→ To do
Extract the records below word for word and ignore the images.

Image-linked spatial questions
★ ★ ★
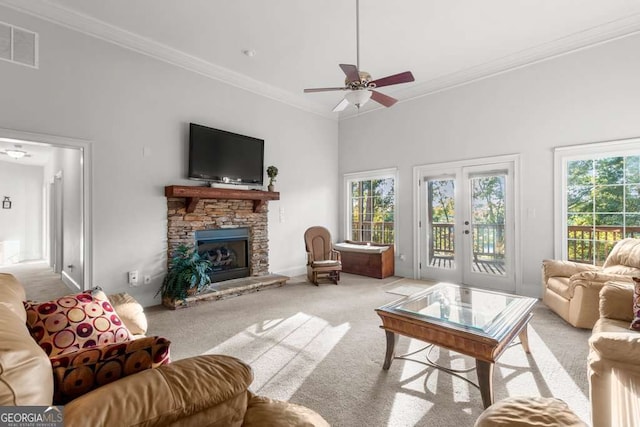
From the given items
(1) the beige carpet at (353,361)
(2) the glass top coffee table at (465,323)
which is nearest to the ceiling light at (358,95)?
(2) the glass top coffee table at (465,323)

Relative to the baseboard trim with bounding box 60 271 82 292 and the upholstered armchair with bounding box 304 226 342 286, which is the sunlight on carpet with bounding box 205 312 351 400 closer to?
the upholstered armchair with bounding box 304 226 342 286

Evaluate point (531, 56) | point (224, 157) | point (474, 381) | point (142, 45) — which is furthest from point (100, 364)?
point (531, 56)

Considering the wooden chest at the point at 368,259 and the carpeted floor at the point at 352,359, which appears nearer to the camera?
the carpeted floor at the point at 352,359

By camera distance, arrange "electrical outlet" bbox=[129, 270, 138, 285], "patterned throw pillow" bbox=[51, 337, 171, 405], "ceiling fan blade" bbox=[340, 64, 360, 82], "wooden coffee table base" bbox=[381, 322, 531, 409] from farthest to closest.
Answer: "electrical outlet" bbox=[129, 270, 138, 285] < "ceiling fan blade" bbox=[340, 64, 360, 82] < "wooden coffee table base" bbox=[381, 322, 531, 409] < "patterned throw pillow" bbox=[51, 337, 171, 405]

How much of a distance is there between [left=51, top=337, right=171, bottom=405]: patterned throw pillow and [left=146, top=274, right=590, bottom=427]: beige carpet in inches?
45.6

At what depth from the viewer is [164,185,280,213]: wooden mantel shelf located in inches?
161

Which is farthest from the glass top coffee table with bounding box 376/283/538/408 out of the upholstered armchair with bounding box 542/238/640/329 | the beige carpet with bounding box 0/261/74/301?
the beige carpet with bounding box 0/261/74/301

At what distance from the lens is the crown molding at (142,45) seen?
3223 millimetres

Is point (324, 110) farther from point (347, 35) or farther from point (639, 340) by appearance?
point (639, 340)

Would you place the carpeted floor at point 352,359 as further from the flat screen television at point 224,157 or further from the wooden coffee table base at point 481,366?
the flat screen television at point 224,157

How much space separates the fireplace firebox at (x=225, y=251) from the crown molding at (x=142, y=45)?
7.70ft

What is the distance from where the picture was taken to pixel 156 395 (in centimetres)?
94

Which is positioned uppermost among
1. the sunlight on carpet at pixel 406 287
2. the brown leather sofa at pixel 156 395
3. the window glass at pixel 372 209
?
the window glass at pixel 372 209

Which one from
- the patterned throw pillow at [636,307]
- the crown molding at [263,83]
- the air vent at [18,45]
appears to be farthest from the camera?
the crown molding at [263,83]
★ ★ ★
→ Exercise answer
From the given items
(1) the beige carpet at (353,361)
(2) the glass top coffee table at (465,323)
which is nearest to the ceiling light at (358,95)?
(2) the glass top coffee table at (465,323)

Relative to the baseboard trim with bounding box 60 271 82 292 and the upholstered armchair with bounding box 304 226 342 286, which is the sunlight on carpet with bounding box 205 312 351 400 closer to?
the upholstered armchair with bounding box 304 226 342 286

Evaluate point (531, 56) | point (224, 157) | point (474, 381) | point (142, 45) — which is furthest from point (100, 364)?
point (531, 56)

Considering the wooden chest at the point at 368,259 and the carpeted floor at the point at 352,359, which appears nearer to the camera?
the carpeted floor at the point at 352,359

By camera distance, arrange "electrical outlet" bbox=[129, 270, 138, 285], "patterned throw pillow" bbox=[51, 337, 171, 405], "ceiling fan blade" bbox=[340, 64, 360, 82], "wooden coffee table base" bbox=[381, 322, 531, 409] from farthest to closest.
Answer: "electrical outlet" bbox=[129, 270, 138, 285] < "ceiling fan blade" bbox=[340, 64, 360, 82] < "wooden coffee table base" bbox=[381, 322, 531, 409] < "patterned throw pillow" bbox=[51, 337, 171, 405]

How much of a distance is there between [left=51, top=337, right=171, bottom=405]: patterned throw pillow and [left=146, top=274, right=590, bottom=427]: beige carpet in inches?
45.6

At what depth from the viewer is [164,185,280,213]: wooden mantel shelf located in inches?
161

Which is farthest from the glass top coffee table with bounding box 376/283/538/408 out of the upholstered armchair with bounding box 542/238/640/329 | the beige carpet with bounding box 0/261/74/301?
the beige carpet with bounding box 0/261/74/301

At what distance from the lens is the crown molding at (142,45) seen?
3223 millimetres

Is point (324, 110) farther from point (347, 35) or farther from point (639, 340) by appearance?
point (639, 340)

Would you place the carpeted floor at point 352,359 as further from the flat screen television at point 224,157 or further from the wooden coffee table base at point 481,366?
the flat screen television at point 224,157

How much space separates the fireplace firebox at (x=225, y=251) from the crown molding at (x=142, y=45)?
7.70ft

What is the distance from where the picture was taken to pixel 156 395 (in centimetres)?
94

Which is positioned uppermost among
1. the sunlight on carpet at pixel 406 287
2. the brown leather sofa at pixel 156 395
3. the window glass at pixel 372 209
?
the window glass at pixel 372 209

Which one from
- the patterned throw pillow at [636,307]
- the crown molding at [263,83]
- the air vent at [18,45]
appears to be farthest from the camera?
the crown molding at [263,83]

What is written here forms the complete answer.